» Given information
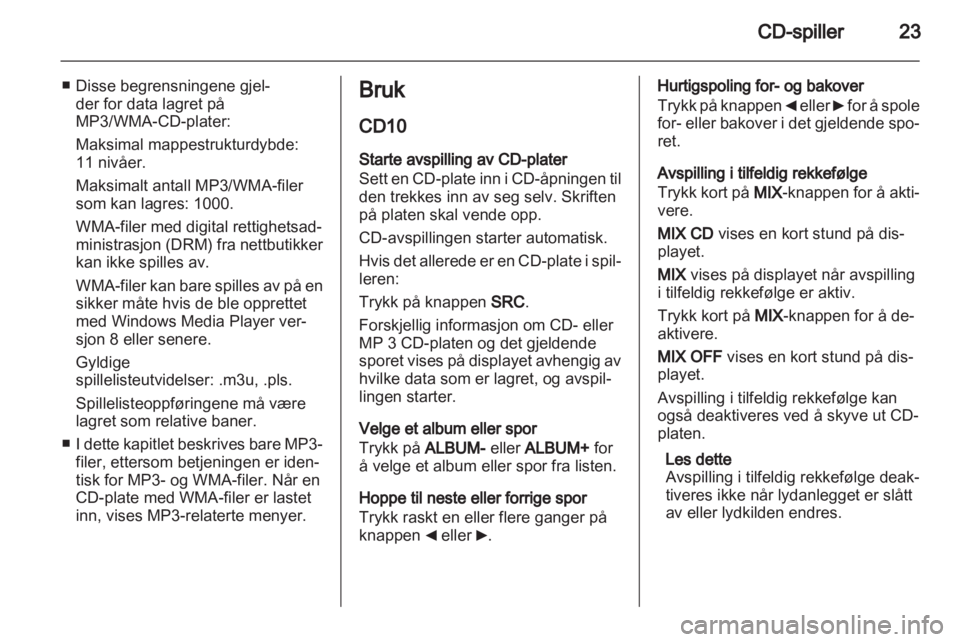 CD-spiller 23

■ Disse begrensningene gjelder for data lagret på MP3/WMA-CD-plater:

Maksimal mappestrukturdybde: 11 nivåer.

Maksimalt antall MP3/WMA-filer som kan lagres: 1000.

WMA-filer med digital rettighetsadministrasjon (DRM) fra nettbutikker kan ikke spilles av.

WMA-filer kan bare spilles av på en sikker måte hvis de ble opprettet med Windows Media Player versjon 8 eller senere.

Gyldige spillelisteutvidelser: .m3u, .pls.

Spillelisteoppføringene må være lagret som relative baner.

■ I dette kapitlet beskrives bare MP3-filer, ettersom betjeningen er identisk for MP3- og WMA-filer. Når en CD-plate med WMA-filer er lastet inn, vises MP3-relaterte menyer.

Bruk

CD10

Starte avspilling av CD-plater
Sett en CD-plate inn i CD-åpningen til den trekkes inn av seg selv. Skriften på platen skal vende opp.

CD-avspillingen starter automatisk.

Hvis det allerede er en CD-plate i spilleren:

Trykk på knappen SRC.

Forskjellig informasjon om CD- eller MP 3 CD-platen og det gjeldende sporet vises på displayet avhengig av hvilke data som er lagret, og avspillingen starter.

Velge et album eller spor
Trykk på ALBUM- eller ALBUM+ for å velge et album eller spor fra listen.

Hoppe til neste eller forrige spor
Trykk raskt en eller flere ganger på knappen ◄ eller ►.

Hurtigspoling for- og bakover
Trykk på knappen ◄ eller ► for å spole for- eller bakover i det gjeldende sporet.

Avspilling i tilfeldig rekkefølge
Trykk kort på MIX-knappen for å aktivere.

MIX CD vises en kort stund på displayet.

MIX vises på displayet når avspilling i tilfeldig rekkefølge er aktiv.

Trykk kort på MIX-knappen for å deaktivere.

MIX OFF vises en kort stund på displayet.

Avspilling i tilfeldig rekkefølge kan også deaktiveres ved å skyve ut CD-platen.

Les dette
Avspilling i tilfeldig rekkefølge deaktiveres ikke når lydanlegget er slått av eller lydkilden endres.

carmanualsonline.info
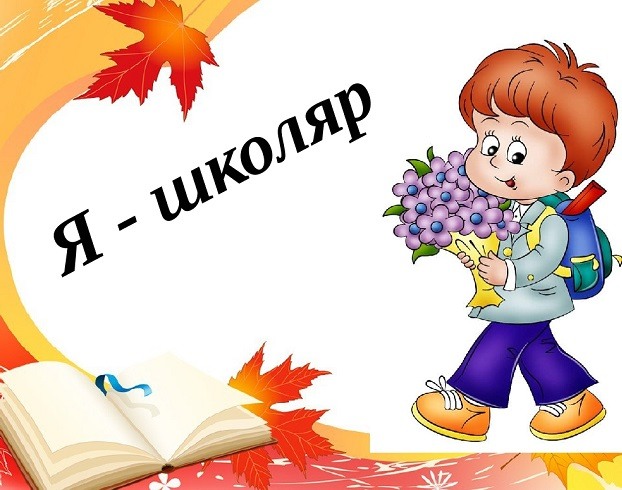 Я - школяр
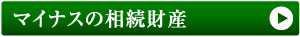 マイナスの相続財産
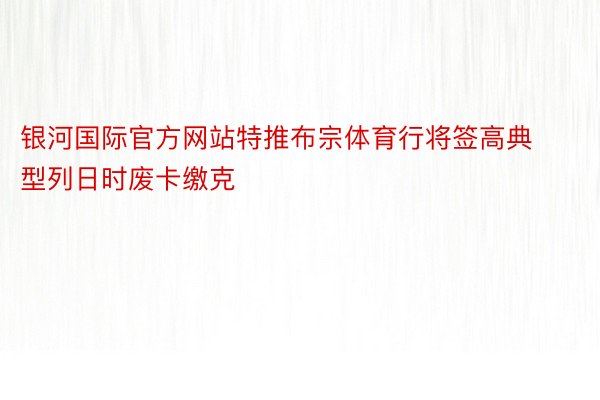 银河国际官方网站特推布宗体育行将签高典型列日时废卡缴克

» Exercise aim
Restate the records above verbatim. Pictures stay out.

» Output for this exercise
 CD-spiller 23

■ Disse begrensningene gjelder for data lagret på MP3/WMA-CD-plater:

Maksimal mappestrukturdybde: 11 nivåer.

Maksimalt antall MP3/WMA-filer som kan lagres: 1000.

WMA-filer med digital rettighetsadministrasjon (DRM) fra nettbutikker kan ikke spilles av.

WMA-filer kan bare spilles av på en sikker måte hvis de ble opprettet med Windows Media Player versjon 8 eller senere.

Gyldige spillelisteutvidelser: .m3u, .pls.

Spillelisteoppføringene må være lagret som relative baner.

■ I dette kapitlet beskrives bare MP3-filer, ettersom betjeningen er identisk for MP3- og WMA-filer. Når en CD-plate med WMA-filer er lastet inn, vises MP3-relaterte menyer.

Bruk

CD10

Starte avspilling av CD-plater
Sett en CD-plate inn i CD-åpningen til den trekkes inn av seg selv. Skriften på platen skal vende opp.

CD-avspillingen starter automatisk.

Hvis det allerede er en CD-plate i spilleren:

Trykk på knappen SRC.

Forskjellig informasjon om CD- eller MP 3 CD-platen og det gjeldende sporet vises på displayet avhengig av hvilke data som er lagret, og avspillingen starter.

Velge et album eller spor
Trykk på ALBUM- eller ALBUM+ for å velge et album eller spor fra listen.

Hoppe til neste eller forrige spor
Trykk raskt en eller flere ganger på knappen ◄ eller ►.

Hurtigspoling for- og bakover
Trykk på knappen ◄ eller ► for å spole for- eller bakover i det gjeldende sporet.

Avspilling i tilfeldig rekkefølge
Trykk kort på MIX-knappen for å aktivere.

MIX CD vises en kort stund på displayet.

MIX vises på displayet når avspilling i tilfeldig rekkefølge er aktiv.

Trykk kort på MIX-knappen for å deaktivere.

MIX OFF vises en kort stund på displayet.

Avspilling i tilfeldig rekkefølge kan også deaktiveres ved å skyve ut CD-platen.

Les dette
Avspilling i tilfeldig rekkefølge deaktiveres ikke når lydanlegget er slått av eller lydkilden endres.

carmanualsonline.info
 Я - школяр
 マイナスの相続財産
 银河国际官方网站特推布宗体育行将签高典型列日时废卡缴克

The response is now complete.